Ten Months Postpartum, Annie Thorisdottir Sitting Pretty at Lowlands Throwdown
After giving birth to her baby girl Freyja last summer, two-time CrossFit Games champion Annie Thorisdottir, who competed at her first Games in 2009, realized she wasn’t ready to retire.
- When she first became pregnant, she said she wasn’t sure whether or not she would go back to competition, but soon she felt the fire burning again. “I’m not (competing) because I have to, because I can do other things, and I don’t think there’s anything wrong with quitting…I have competed at the CrossFit Games 10 times, and it would be very normal for me to retire…but I am just 30, and I feel like I can continue.
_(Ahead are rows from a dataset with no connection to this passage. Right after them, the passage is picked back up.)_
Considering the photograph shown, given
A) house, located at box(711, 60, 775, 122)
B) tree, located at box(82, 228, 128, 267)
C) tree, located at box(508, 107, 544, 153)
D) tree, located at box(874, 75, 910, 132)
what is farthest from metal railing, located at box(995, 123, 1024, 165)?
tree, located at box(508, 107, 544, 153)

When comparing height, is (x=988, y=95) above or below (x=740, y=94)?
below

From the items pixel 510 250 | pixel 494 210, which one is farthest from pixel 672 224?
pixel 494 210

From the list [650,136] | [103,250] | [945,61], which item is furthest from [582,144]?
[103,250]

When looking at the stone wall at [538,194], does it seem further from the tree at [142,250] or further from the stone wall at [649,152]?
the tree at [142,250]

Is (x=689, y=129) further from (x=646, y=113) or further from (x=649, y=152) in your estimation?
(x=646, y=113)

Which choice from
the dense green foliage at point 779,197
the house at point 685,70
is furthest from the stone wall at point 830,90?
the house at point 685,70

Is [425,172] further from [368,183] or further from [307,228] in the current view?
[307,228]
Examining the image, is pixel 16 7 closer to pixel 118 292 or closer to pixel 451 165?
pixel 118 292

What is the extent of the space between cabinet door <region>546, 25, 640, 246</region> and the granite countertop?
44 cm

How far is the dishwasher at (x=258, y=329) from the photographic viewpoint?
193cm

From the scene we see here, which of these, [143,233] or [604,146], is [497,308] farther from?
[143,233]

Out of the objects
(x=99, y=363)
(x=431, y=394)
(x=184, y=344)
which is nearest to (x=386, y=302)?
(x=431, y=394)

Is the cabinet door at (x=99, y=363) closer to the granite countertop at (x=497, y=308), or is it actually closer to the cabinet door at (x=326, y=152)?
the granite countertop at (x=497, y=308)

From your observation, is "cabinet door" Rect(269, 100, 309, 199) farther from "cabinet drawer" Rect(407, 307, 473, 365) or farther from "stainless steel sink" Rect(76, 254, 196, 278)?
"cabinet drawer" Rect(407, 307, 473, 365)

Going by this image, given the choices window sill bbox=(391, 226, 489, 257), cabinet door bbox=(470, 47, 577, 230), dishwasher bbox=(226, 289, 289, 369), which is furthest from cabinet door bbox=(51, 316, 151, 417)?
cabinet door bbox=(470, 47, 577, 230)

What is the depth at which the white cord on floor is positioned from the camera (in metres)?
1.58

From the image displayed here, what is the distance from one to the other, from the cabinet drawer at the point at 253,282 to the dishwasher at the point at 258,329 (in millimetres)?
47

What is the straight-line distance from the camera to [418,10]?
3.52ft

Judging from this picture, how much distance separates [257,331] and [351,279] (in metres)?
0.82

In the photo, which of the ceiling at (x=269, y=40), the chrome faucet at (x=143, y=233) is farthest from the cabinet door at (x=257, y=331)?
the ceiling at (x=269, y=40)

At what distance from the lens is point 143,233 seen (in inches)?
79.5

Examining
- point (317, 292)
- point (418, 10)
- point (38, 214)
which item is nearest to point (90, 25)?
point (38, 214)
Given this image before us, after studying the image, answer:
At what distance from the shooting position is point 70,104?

Like I want to,” Thorisdottir said.
So far so good: Heading into Day 3 at the online CrossFit Lowlands Throwdown Semifinals, Thorisdottir is sitting in fourth place and has finished in the top seven in all four events so far—7th, 7th, 2nd and 1st. She also has a 60-point buffer on Spain’s Elena Carratala Sanahuja, who’s currently in the dreaded sixth place position.
One big thing: Four months ago, Thorisdottir told the Morning Chalk Up that while her conditioning was close to 90 percent of what it used to be, her core strength still had a long way to go, as she was still suffering from diastasis rectus abdominus (a separation of the left and right sides of the outermost abdominal muscles) from her pregnancy. But if the second Semifinals workout on Friday, which can only be described as a core beatdown, is any indication, it seems Thorisdottir’s abdominals are back to normal.
- Thorisdottir won the event, which included 100 GHD sit-ups, along with 100 single-arm dumbbell overhead squats, 100 dumbbell deadlifts and 100 dumbbell shoulder to overheads, in a time of 11:06. Her time also bested the entire field at the CrossFit German Throwdown, where Kristin Holte topped the leaderboard in a time of 11:18.
- Worth noting: Though she didn’t say why, Thorisdottir posted on Instagram that she actually did that workout twice. “Didn’t go fully according to plan with doing Event 2 twice…but proud of my effort and using my opportunity to get an event win,” she wrote.
The bottom line: After a year off competition to give birth, Thorisdottir is back, and in a big way. And this time around, she has mom strength and a new why.
- “I want to show my daughter that even though I had her, I can still continue training and my career if I want to,” Thorisdottir said. “I want to show Freyja what it means to be strong, not just physical strength, and I believe that I am a better mother if I take care of myself, and (I’m) becoming myself again, so I will be able to give her even more.”